In 118 cervical cancer patients, a combined biomarker integrating DCE-MRI-derived hypoxic fraction and a six-gene hypoxia expression signature significantly outperformed either method alone in predicting progression-free survival after chemoradiotherapy. Intratumour heterogeneity in hypoxia did not explain classification discordance between methods. The multimodal approach demonstrates how pairing imaging and molecular diagnostics can yield more precise therapy resistance assessment.

The original study

Combining imaging- and gene-based hypoxia biomarkers in cervical cancer improves prediction of chemoradiotherapy failure independent of intratumour heterogeneity.

Authors
Fjeldbo CS, Hompland T, Hillestad T, Aarnes EK, Günther CC, Kristensen GB, et al.
Journal
EBioMedicine
Type
Clinical Trial, Journal Article, Observational Study
PMID
32580139
Read the original study →

Original abstract

BACKGROUND: Emerging biomarkers from medical imaging or molecular characterization of tumour biopsies open up for combining the two and exploiting their synergy in treatment planning of cancer patients. We generated a paired data set of imaging- and gene-based hypoxia biomarkers in cervical cancer, appraised the influence of intratumour heterogeneity in patient classification, and investigated the benefit of combining the methodologies in prediction of chemoradiotherapy failure. METHODS: Hypoxic fraction from dynamic contrast enhanced (DCE)-MR images and an expression signature of six hypoxia-responsive genes were assessed as imaging- and gene-based biomarker, respectively in 118 patients.
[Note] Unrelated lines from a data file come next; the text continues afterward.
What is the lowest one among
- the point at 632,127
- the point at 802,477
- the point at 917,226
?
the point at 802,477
FINDINGS: Dichotomous biomarker cutoff to yield similar hypoxia status by imaging and genes was defined in 41 patients, and the association was validated in the remaining 77 patients. The two biomarkers classified 75% of 118 patients with the same hypoxia status, and inconsistent classification was not related to imaging-defined intratumour heterogeneity in hypoxia. Gene-based hypoxia was independent on tumour cell fraction in the biopsies and showed minor heterogeneity across multiple samples in 9 tumours. Combining imaging- and gene-based classification gave a significantly better prediction of PFS than one biomarker alone. A combined dichotomous biomarker optimized in 77 patients showed a large separation in PFS between more and less hypoxic tumours, and separated the remaining 41 patients with different PFS. The combined biomarker showed prognostic value together with tumour stage in multivariate analysis. INTERPRETATION: Combining imaging- and gene-based biomarkers may enable more precise and informative assessment of hypoxia-related chemoradiotherapy resistance in cervical cancer. FUNDING: Norwegian Cancer Society, South-Eastern Norway Regional Health Authority, and Norwegian Research Council.